Scientists Have Discovered a Weed Addiction Gene

Scientists have found a gene for marijuana addiction.

Not Available Lead
Complex Original

Image via Complex Original

Not Available Lead

In the past it may have seem fun to poke fun at your stoner friends but after a team of scientists have discovered a pot addiction gene, it may no longer be the coolest thing to do. 

A recent study from Yale took a close look at people who have specific, in common genes that may give them their cannabis dependence (CAD). Dr. Joel Gelernter, a psychiatrist at Yale who is also a senior author of the study, told The Daily Beast, “We showed that risk for cannabis dependence is affected specifically by certain risk alleles and these risk alleles fit biologically with some of our existing ideas of the nature of cannabis dependence." 
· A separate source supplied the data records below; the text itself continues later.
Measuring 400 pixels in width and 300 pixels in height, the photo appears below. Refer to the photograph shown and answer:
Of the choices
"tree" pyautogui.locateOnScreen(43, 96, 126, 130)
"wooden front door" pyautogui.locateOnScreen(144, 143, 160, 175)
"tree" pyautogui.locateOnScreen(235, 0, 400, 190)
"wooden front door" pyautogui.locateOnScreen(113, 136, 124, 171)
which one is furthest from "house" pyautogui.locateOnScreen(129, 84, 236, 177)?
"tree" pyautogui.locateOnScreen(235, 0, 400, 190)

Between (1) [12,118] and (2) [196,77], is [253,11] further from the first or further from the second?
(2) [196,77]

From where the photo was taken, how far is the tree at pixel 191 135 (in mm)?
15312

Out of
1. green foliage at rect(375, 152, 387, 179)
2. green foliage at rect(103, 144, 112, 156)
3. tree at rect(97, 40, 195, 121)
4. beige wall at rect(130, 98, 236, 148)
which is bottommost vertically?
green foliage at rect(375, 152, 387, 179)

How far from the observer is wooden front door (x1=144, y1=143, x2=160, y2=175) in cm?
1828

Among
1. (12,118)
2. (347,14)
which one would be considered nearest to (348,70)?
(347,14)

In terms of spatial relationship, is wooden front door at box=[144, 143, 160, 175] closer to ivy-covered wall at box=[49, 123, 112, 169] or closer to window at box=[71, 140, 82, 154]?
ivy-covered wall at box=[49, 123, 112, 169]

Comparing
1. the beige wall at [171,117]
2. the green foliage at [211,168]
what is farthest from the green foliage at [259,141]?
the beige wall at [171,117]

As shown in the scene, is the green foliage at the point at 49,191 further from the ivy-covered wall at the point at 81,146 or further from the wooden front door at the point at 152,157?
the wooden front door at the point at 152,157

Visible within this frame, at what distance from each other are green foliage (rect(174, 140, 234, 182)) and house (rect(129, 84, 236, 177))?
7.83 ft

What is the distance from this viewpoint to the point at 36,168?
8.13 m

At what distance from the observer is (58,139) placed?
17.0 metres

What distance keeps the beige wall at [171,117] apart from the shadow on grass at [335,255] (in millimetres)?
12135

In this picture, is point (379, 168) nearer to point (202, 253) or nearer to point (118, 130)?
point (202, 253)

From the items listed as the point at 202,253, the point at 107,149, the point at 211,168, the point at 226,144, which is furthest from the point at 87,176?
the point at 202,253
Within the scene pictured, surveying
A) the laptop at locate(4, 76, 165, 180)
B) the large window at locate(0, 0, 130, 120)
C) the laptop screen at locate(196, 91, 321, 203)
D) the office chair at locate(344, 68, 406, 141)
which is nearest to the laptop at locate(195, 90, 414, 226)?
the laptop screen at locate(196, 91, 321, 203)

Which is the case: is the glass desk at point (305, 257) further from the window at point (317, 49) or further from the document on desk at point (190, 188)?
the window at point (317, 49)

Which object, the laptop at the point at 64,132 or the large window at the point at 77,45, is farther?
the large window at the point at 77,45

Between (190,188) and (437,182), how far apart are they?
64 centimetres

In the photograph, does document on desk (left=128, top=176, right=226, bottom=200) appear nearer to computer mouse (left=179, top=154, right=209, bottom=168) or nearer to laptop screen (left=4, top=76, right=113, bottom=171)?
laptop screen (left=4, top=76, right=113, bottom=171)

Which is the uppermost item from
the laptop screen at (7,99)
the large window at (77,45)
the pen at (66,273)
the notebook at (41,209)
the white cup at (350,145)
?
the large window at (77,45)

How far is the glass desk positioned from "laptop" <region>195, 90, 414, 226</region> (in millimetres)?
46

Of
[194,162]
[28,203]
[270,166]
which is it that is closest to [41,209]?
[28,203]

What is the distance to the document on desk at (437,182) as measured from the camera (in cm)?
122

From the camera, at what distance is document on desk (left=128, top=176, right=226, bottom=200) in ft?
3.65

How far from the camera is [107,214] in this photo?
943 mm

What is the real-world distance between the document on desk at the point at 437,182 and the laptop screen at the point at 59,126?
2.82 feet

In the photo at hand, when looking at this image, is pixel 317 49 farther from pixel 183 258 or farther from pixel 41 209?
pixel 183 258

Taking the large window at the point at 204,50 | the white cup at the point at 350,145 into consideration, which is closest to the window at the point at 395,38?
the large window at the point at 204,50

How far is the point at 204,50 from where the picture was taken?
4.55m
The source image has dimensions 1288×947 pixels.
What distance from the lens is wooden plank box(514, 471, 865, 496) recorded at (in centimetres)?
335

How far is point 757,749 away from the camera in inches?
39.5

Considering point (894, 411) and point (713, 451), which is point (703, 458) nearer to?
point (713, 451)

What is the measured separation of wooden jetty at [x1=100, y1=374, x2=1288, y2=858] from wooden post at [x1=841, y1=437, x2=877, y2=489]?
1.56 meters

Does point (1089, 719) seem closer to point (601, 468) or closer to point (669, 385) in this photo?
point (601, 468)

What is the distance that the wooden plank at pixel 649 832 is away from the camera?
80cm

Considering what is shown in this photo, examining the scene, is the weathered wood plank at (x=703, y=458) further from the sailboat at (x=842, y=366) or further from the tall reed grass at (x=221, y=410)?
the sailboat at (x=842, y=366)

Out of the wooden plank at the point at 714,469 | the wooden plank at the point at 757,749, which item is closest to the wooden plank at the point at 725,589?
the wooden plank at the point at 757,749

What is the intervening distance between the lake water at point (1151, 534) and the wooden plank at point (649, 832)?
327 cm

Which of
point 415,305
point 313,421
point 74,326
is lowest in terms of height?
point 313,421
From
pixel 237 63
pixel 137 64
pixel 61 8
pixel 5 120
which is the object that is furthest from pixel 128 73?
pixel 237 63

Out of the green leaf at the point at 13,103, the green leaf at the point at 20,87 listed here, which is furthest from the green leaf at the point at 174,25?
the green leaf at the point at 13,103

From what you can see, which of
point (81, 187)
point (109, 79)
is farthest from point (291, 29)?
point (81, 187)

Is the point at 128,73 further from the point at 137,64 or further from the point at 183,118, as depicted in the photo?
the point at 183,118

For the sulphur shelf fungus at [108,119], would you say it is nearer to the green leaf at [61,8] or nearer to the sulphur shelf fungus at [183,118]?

A group of 15,000 people, all with different dependence issues, were sampled to see if there were correlations between certain addictions and genes. 18 percent to 36 percent of them were addicted to cannabis, 10 percent higher than the real world population with CAD. In addition to sharing a gene linking to this kind of dependence, the scientists also found something else out—and something pretty jarring.

"We also showed that genetic predisposition for cannabis dependence overlaps with genetic predisposition for major depression and schizophrenia," Dr. Gelernter said. In addition to this, Dr. Gelernter also stated that this finding supports a previous one, one from way back in 2002 that shows a relationship between people who suffered from cannabis dependency and had some sort of psychiatric disorder. 90 percent of people, actually.

Nevertheless, as pointed out in the comprehensive Daily Beast piece, all of this information should still be taken with a grain of salt. "Substance use and other psychiatric illnesses may share common genetic risk factors," but it's important to note that the Yale authors agree that "self-medication, or confounding by other factors may explain their co-occurrence."

Despite these findings, Dr. Gelernter and his team also want to make known that their research shouldn't have too much of a bearing on future legislation. “These results don’t really bear directly on arguments about the harm caused by marijuana or the advisability of legalization." Our study is more related to a different kind of idea—that some people, if they use marijuana, are biologically at higher risk of eventually becoming dependent, than other people.”

Regardless, it's good to know there are some breakthroughs that may explain why certain people are more inclined to smoke marijuana and develop an attachment to the substance. If anything, for those in favor of legalization, this should allow for more responsible, thoughtful action.